**TEXT PASSAGE**:
>>>>>

Elvis will be Artist in Residence for UCLA Performing Arts
LA Times, 2001-05-25
- Hugh Hart

 

News from Ucla in the Los Angeles Times

UCLA's Next Season Offers Quirkier, Edgier Fare
Performing Arts: Highlights include Sonic Youth, an Edgar Allan Poe tribute, Eric Bogosian, Nanci Griffith and Armistead Maupin.

By HUGH HART, Special to The Times

Elvis Costello has a new job: Starting next fall, the British songwriter will serve as Artist in Residence for UCLA Performing Arts. As part of UCLA's 2001-2002 arts season, announced today, Costello will direct four projects over the course of the season, including a collaboration with the Charles Mingus Orchestra in October.
     Other season highlights include a weekend gathering of experimental rock bands organized by New York quartet Sonic Youth; a Halloween tribute to Edgar Allan Poe; the West Coast premiere of John Cage's "James Joyce, Marcel Duchamp, Erik Satie: An Alphabet"; and a concert by local hip-hop pioneers the Watts Prophets.
     The school also unveiled its first off-season performance package, UCLA Summer Live. The series culminates June 27-July 15 with "Charlie Victor Romeo," a theater piece based on "black box" recordings culled from plane crashes.

<<<<<

**GIVEN INSTRUCTION A**:
In the UCLA article, transcribe everything from "News from Ucla" down to "and Armistead Maupin.".
**GIVEN INSTRUCTION B**:
Answer these questions using the UCLA article:
(i) With which orchestra will Costello collaborate in October?
(ii) Which New York quartet is organizing the weekend gathering of experimental rock bands?
(iii) What is the theater piece "Charlie Victor Romeo" based on?

Extracted records
>>>>>

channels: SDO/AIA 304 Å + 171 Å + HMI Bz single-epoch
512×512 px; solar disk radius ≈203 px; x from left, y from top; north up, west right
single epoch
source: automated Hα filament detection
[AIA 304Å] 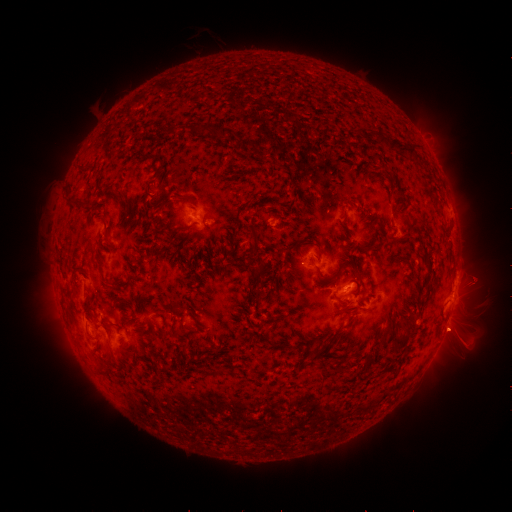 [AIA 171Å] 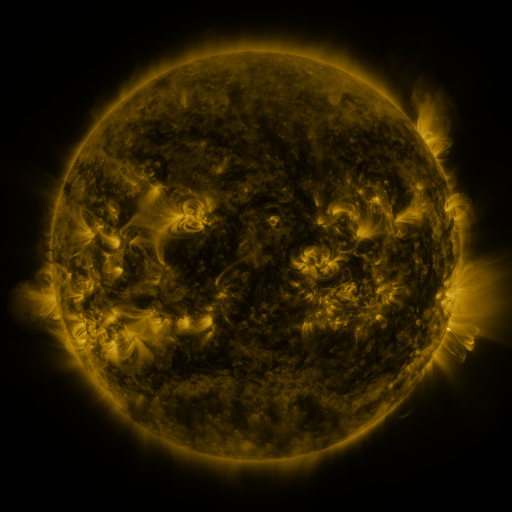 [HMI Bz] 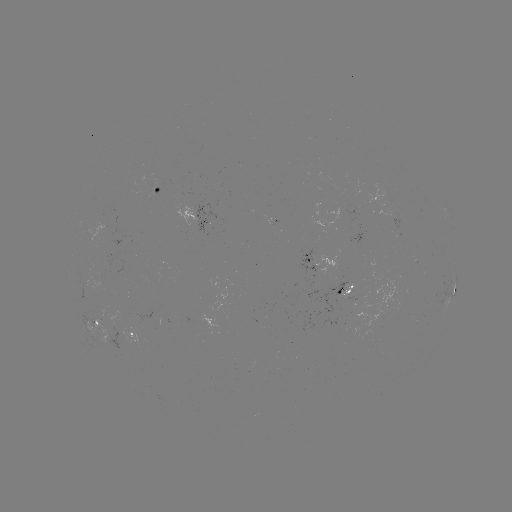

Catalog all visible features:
filament: [195, 124, 211, 138]
filament: [219, 127, 229, 139]
filament: [378, 135, 408, 154]
filament: [406, 144, 417, 159]
filament: [116, 189, 125, 204]
filament: [66, 197, 82, 207]
filament: [102, 218, 110, 238]
filament: [187, 220, 198, 229]
filament: [245, 222, 258, 243]
filament: [368, 244, 381, 253]
filament: [349, 264, 366, 291]
filament: [315, 266, 330, 280]
filament: [101, 275, 121, 287]
filament: [338, 304, 351, 312]
filament: [332, 329, 342, 337]
filament: [393, 334, 410, 350]
filament: [208, 366, 224, 375]
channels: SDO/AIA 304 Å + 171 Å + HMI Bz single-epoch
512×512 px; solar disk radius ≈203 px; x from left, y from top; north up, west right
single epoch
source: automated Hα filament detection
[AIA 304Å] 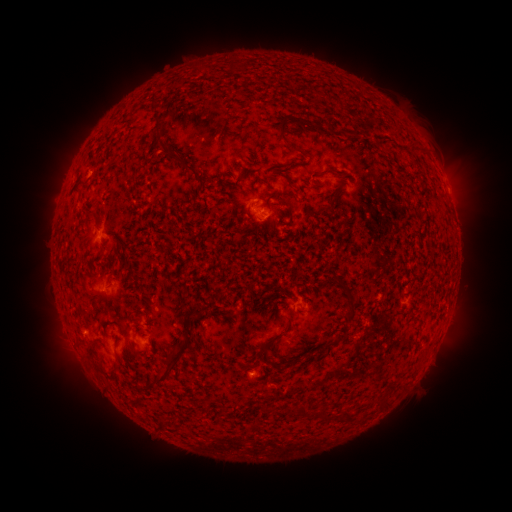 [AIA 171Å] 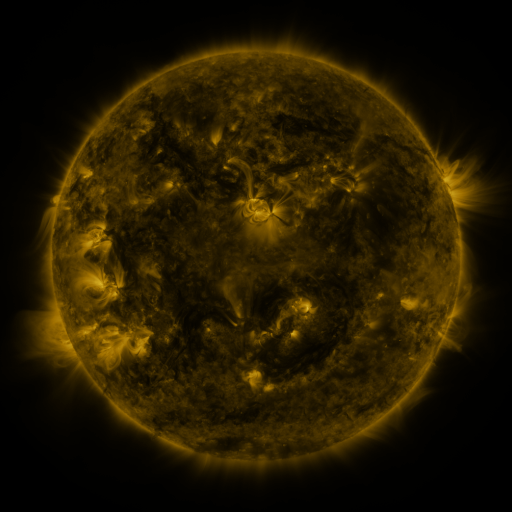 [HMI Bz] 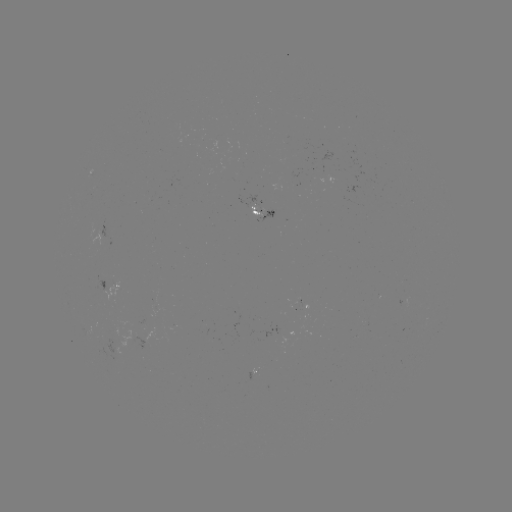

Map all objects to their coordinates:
filament: (200, 69)
filament: (157, 108)
filament: (284, 125)
filament: (161, 129)
filament: (186, 165)
filament: (325, 172)
filament: (264, 181)
filament: (87, 219)
filament: (88, 292)
filament: (352, 308)
filament: (198, 310)
filament: (93, 360)
filament: (169, 368)
filament: (384, 400)
filament: (287, 410)
filament: (304, 413)
filament: (323, 414)
filament: (347, 416)
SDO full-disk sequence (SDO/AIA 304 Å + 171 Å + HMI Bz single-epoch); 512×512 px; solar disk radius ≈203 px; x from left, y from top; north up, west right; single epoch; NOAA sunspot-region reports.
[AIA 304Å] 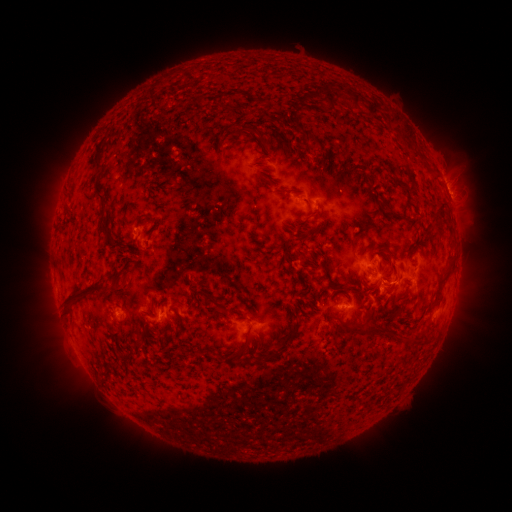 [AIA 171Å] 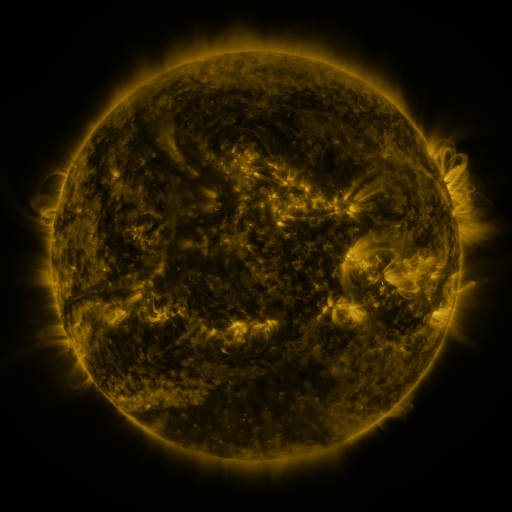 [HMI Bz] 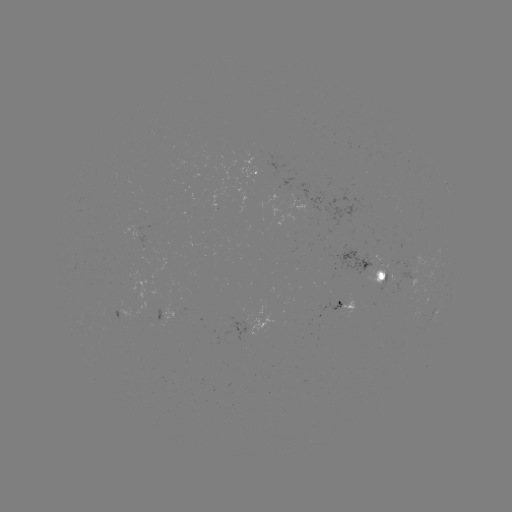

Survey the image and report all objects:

<<<<<

**TASK RESULT A**:
News from Ucla in the Los Angeles Times

UCLA's Next Season Offers Quirkier, Edgier Fare
Performing Arts: Highlights include Sonic Youth, an Edgar Allan Poe tribute, Eric Bogosian, Nanci Griffith and Armistead Maupin.

**TASK RESULT B**:
(i) The Charles Mingus Orchestra
(ii) Sonic Youth
(iii) "Black box" recordings culled from plane crashes